Saturday, September 3, 2011

North Minneapolis Hmong Families Celebrate New Hmong Police Officer

Quoted text and photo by Jay Clark, reprinted with permission.  Remainder of post by the Hawthorne Hawkman.

The following text was posted to the Minneapolis Issues Forum by Jay Clark, organizer at CURA:

On August 31, 25 North Minneapolis Hmong soccer players came to Dessert with Don Samuels to meet and celebrate their new 4th precinct outreach officer. Kou Vang,

You can see a picture at:
 (more after the jump)

For three years, North Minneapolis Hmong families have been campaigning for a day Hmong officer in the 4th precinct. They have organized 100 person meetings with councilmembers Samuels, Hofstede, and Johnson: gone downtown and made their case to Chief Dolan: and collected 1000 postcards for a Hmong officer and dropped them in Mayor Rybak’s lap.

Although nearly 75% of all Minneapolis Hmong live in North Minneapolis, there were no 4th precinct day Hmong officers before the arrival of Kou Vang. Hmong families believe that it is essential to have Hmong officers because many elderly Hmong as well as many families who have recently arrived in America speak limited English.. They say a Hmong speaking officer can overcome the language barrier and build communication, cooperation and trust between the MPD and the Hmong community. Many Hmong have also said that they feel more comfortable speaking with an officer who knows Hmong culture.

Officer Vang will be meeting with the Henry High Asian club this week, and over the next few weeks he will be visiting schools, soccer games, businesses, and homes.

I also want to give a thumbs-up to our elected officials on this issue.  The Hmong put together two 100 person meetings, attended by councilmembers Samuels, Hofstede, and Johnson. Most of the people in those meetings cannot not vote because they are not citizens or are too young.

Councilmembers Samuels and Hofstede, and Mayor Rybak, then had meetings with small groups of Hmong students and listened and asked lots of questions as the students explained in detail the challenges their families face with the police, language, and crime.

The elected officials then went and communicated the challenges and the needs of the Hmong families to chief Dolan and others inside the Minneapolis Police department. They helped get a meeting between Hmong families and chief Dolan.

The Hmong tend to be very reserved and will often stay silent about problems they have. In these small meetings both councilmembers Samuels and Hofstede showed a special gift for getting the Hmong students to open up and talk about the challenges facing their families.

I see politicians so often severely critiqued for the jobs they do. And more often than I like to admit I am adding to that chorus.

But these elected officials went the extra mile to listen to and understand this invisible group, and then nudged an all-too-often impersonal government system to respond and meet their needs. The Hmong are celebrating today because of the involvement of these elected officials.
(end quoted text from Jay Clark)

I also want to add that once the lack of communication between many Hmong families and our police department was identified, CURA came to the Hawthorne neighborhood and asked if we would support a study about where in Minneapolis and St. Paul Hmong police officers were deployed in relation to where Hmong residents lived.  After that report and our first meeting where Hmong families filled Farview Park, we were told that getting this position filled would be impossible.

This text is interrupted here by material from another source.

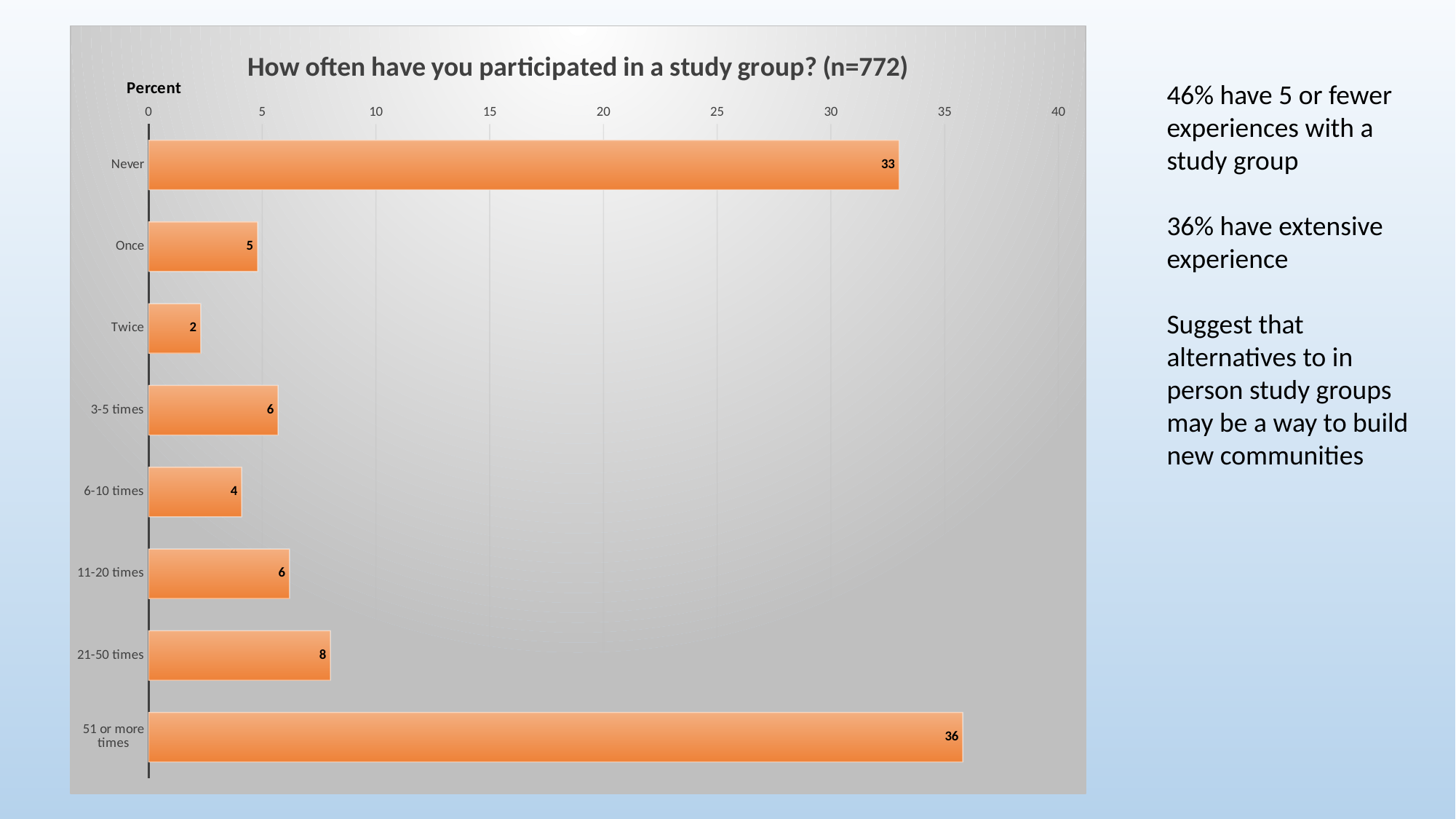
What is the title of the chart? How often have you participated in a study group? (n=772) Is the value for Never greater or less than 30? greater What is the value for 51 or more times? 36 What kind of chart is shown on the slide? bar chart What is the value for 21-50 times? 8 What is the value for Twice? 2 Which category has the lowest value? Twice What is the difference between the values for 51 or more times and Never? 3 Which category has the highest value? 51 or more times What is the value for Never? 33 Which is larger, the value for 21-50 times or the value for 6-10 times? 21-50 times How many categories are shown on the chart? 8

But impossible doesn't mean the same thing inside NoMi as it does elsewhere.  We as a community have been told it would be impossible to get rid of drug dealers, impossible to drop violent crime in the EcoVillage by over 90%, impossible to market homes to new, good homeowners, impossible to save people from foreclosure, impossible to save buildings from demolition, impossible to rebound after a tornado.  The list goes on and on, and yet we persevere and succeed.

Thanks to all who made the impossible yet another community success story, and Officer Vang, welcome to the neighborhood!


  1. It's about time that the Hmong received another police officer to represent the growing population in NOMI and ensure their needs are being met. Is there any way to ensure that this particular officer is dispatched with priority to ensure that there is no language barrier when interfacing with police?

  2. Anon 9:42, not quite. We were told at previous meetings that the officer will have to respond to calls in the same level of priority as any other officer. Presumably if there is a higher-priority call he is responding to, he wouldn't be pulled from that if a Hmong person needed assistance. There is already a translation service available for that.

    When all things are relatively equal, then one would hope that the MPD bases responses at least in part on the language of the caller.

    Even so, this is a great step forward and should do a lot to strengthen the relationship between the 4th Precinct MPD and the Hmong community in NoMi. At the last public meeting, Lt. Lindback was off his game in terms of how he presented himself. But he did have a lot of good ideas about how to engage the Hmong community here. Hopefully now we can start on some of those initiatives.

  3. So if its random that this new officer respond what is the point? Why not just train officers in the Hmong language?

  4. Even if it's random, (please note correct form of the contraction for "it is") the Hmong officer will still be making contact with the Hmong citizens.

    Wow, Jay Clark at CURA worked a long time to make this happen. He set his mind to it, put his shoulder to the wheel, and made it happen. I am excited to see what project Jay Clark announces next, because I know he can make it happen.